Cabe recordar que el ex púgil reconoció públicamente haber batallado contra las drogas y el alcohol durante su vida.
Una larga caravana de vehículos y personas siguió al carro que llevó su cuerpo desde el Instituto de Medicina Legal —donde se le practicó la autopsia— hasta una funeraria en el centro de la ciudad. Miles de personas vitorearon y corearon su nombre a paso de la carroza.

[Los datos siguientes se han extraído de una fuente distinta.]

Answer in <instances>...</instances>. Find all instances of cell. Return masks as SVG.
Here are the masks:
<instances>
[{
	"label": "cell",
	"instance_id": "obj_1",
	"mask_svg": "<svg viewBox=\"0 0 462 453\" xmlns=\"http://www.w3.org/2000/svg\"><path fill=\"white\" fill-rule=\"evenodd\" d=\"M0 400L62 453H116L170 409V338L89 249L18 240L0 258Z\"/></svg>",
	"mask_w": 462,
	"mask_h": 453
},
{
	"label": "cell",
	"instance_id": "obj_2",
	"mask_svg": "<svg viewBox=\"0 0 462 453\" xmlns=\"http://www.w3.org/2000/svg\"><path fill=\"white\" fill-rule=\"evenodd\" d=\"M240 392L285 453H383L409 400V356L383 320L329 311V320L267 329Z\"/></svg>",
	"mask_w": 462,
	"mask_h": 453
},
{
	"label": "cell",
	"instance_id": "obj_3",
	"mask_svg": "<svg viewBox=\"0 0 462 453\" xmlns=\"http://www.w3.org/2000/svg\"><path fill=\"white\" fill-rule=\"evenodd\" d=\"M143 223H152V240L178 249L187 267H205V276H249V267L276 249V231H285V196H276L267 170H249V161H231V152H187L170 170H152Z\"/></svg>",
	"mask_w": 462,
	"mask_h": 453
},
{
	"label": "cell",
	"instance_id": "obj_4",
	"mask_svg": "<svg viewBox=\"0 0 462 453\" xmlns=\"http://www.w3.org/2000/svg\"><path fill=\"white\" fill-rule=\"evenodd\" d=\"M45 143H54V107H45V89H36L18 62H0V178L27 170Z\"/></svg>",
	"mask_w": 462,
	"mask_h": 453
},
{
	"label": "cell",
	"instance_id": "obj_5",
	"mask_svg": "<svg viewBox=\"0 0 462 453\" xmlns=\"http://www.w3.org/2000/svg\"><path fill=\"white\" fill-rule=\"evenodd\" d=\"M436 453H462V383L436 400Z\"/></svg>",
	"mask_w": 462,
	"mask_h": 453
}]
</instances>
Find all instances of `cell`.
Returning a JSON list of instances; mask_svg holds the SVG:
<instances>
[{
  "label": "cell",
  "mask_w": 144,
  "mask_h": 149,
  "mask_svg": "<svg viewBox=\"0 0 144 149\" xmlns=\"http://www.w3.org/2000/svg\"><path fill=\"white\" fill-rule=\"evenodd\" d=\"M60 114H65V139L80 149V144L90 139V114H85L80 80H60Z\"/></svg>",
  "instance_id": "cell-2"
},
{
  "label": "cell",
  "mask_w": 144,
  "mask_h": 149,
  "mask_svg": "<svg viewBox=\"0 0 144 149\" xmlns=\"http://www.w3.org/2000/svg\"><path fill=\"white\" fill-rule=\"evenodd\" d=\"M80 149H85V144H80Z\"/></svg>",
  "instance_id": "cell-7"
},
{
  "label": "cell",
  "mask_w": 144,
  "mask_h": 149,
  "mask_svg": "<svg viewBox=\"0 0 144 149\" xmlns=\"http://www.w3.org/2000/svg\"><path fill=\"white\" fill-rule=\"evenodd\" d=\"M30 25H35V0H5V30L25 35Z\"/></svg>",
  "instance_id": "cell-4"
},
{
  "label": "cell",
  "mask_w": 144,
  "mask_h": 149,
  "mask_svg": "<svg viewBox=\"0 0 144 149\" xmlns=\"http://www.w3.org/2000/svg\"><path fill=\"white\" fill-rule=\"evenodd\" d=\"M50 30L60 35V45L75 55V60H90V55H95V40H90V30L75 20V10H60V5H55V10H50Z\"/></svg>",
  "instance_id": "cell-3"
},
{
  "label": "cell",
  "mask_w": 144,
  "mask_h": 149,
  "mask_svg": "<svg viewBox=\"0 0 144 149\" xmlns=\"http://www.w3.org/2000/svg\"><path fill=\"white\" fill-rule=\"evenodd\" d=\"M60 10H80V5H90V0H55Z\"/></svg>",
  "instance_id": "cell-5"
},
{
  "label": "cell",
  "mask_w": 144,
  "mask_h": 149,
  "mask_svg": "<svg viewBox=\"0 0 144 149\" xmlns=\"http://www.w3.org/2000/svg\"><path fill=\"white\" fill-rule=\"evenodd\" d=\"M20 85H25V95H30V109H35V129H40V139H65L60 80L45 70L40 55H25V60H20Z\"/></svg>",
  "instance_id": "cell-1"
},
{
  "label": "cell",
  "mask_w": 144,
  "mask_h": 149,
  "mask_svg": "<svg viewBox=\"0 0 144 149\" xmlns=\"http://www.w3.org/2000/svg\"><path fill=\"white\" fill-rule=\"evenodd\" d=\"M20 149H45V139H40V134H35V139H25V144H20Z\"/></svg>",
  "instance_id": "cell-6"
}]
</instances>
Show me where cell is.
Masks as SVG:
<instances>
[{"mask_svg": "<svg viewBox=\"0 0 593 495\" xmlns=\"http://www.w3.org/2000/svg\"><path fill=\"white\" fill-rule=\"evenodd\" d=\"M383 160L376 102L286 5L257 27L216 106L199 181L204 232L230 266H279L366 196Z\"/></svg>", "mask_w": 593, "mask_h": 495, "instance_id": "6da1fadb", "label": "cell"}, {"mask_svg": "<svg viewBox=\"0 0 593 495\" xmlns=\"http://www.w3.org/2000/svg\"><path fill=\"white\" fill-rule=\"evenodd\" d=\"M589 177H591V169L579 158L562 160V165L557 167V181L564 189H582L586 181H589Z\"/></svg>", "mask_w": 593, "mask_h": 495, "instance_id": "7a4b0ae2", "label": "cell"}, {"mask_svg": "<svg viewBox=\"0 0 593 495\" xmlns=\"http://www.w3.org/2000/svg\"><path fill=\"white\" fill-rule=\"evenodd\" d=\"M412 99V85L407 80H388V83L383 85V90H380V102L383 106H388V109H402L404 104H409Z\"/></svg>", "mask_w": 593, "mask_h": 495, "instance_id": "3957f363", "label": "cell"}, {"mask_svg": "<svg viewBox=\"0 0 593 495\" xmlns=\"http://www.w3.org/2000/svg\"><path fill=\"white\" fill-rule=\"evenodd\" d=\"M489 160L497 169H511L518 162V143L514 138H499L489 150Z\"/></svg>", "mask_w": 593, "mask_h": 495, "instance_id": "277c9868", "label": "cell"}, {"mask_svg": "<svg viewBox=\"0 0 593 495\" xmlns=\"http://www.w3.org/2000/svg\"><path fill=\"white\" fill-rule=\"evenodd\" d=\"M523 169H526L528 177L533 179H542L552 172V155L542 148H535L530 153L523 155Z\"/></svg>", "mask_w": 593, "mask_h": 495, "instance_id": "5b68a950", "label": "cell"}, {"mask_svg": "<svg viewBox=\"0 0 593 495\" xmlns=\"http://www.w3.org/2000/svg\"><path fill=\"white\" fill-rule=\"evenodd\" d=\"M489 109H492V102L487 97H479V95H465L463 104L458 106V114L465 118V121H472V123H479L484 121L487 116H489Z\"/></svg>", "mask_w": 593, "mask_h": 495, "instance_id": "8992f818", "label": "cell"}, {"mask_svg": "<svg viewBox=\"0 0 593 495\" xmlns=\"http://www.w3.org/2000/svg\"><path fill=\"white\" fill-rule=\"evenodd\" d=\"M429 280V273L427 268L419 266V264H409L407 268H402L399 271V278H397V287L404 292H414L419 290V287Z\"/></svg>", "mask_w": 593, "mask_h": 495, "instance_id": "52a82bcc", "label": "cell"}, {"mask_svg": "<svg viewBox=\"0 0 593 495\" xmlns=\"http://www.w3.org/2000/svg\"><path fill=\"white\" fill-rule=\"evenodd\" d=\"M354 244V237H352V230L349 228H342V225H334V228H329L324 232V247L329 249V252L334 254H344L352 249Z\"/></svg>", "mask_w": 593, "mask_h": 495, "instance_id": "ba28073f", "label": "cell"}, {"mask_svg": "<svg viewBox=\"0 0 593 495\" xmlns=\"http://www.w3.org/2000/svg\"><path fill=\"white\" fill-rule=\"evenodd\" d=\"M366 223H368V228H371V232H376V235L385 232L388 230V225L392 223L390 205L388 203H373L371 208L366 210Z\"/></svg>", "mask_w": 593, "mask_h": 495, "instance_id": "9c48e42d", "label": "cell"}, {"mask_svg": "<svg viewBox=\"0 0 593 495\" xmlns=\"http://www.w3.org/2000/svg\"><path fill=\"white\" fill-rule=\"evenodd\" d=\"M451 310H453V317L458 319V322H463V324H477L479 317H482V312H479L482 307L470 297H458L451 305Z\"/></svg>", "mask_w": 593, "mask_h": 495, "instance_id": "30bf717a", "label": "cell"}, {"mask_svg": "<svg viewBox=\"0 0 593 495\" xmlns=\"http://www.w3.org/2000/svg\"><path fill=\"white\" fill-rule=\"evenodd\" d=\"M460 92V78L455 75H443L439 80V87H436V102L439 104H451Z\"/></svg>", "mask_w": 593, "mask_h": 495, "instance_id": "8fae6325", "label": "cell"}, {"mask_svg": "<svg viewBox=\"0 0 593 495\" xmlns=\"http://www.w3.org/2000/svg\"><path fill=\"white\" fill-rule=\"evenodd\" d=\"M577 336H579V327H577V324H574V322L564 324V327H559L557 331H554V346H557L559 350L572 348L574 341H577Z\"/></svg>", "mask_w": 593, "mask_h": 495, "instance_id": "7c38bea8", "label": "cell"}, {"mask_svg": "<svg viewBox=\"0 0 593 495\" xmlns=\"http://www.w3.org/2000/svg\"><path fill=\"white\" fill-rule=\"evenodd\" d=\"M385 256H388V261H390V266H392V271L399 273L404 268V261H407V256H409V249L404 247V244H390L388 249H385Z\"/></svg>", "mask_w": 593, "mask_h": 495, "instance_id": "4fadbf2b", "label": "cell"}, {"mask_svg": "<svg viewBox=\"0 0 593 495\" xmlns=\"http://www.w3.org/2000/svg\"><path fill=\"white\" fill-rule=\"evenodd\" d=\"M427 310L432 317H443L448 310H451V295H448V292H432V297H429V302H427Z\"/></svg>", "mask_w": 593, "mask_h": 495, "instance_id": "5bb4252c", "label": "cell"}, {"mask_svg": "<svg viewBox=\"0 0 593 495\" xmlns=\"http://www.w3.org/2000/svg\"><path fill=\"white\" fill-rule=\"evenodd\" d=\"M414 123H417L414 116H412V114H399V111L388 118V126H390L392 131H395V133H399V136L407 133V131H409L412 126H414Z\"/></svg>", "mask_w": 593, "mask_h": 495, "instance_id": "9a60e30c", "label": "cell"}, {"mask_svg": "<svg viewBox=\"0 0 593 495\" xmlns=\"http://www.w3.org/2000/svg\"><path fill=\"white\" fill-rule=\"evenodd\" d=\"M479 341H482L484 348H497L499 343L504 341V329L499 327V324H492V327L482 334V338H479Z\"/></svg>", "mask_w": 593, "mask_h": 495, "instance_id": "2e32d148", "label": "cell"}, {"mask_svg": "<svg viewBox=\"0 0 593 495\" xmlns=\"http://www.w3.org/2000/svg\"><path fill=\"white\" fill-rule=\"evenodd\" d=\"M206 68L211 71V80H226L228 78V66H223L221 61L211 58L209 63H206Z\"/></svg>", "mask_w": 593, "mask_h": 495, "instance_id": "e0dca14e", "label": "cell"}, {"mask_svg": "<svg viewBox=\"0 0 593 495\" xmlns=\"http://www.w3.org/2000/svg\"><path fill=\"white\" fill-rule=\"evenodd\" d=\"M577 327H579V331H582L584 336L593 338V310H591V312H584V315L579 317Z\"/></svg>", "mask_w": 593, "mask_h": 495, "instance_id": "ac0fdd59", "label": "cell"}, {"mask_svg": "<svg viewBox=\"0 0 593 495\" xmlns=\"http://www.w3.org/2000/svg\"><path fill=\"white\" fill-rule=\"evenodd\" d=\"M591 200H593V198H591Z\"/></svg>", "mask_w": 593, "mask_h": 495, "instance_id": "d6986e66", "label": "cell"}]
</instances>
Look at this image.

A Alexis Argüello Bohórquez, se le notaba deprimido, triste y comentó que “quería morirse, que quería descansar”, afirmó la señora Ruth Rojas, madre del boxeador conocido como El Chocorroncito, muy amigo del ídolo nicaragüense.
Rojas dijo que el martes llegó hasta el despacho de Argüello, ubicado en el Centro Cívico de Managua, para retirar “una ayuda económica” que Argüello le ofrecía para los entrenamientos de su hijo, dada la pobreza de la familia de El Chocorroncito.

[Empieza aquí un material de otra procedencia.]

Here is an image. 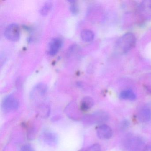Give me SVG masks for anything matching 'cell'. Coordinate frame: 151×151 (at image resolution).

Algunos cronistas deportivos amigos de Argüello comentaron que el célebre ex pugilista padecía de depresiones constantes, debido al uso en el pasado de alcaloides que dejaron algunas huellas psicológicas.
El cuerpo del campeón mundial fue llevado al Palacio de la Cultura para que el pueblo le rindiera homenaje
A Argüello le sobreviven su esposa Carla, nueve hijos y dos nietos.
En tanto, el presidente de Nicaragua, Daniel Ortega, suspendió un viaje a Panamá a la toma de posesión del nuevo presidente de ese país, Ricardo Martinelli.
“Estamos consternados. Lo anuncio con dolor en el corazón. Era al campeón de los pobres. Un ejemplo de perdón y reconciliación”, dijo la vocero presidencial, Rosario Murillo. “Era de un espíritu ejemplar y un ejemplo de nuestra juventud”. El gobierno decretó tres días de duelo nacional por su deceso.
Argüello buscó en dos ocasiones el título superligero contra el estadounidense Aaron Pryor, quien lo venció con dos brutales nocauts en 14 y 10 asaltos en 1982 y 1983, respectivamente.
La revista The Ring, especilizada en boxeo, eligió la primera pelea entre Alexis y Aaron como la mejor de la década de los 80.
“Ahora mismo estoy aturdido”, dijo Pryor. “Ésas fueron grandes peleas, fue un gran campeón”.
El pugilista nicaragüense colgó los guantes después de su segundo revés contra Pryor, pero luego regresó al ring para una contienda en 1985, otra en 1986, 1994 y 1995. Su último combate fue el 21 de enero de 1995 en Las Vegas, donde cayó por decisión unánime contra el desconocido Scott Walker.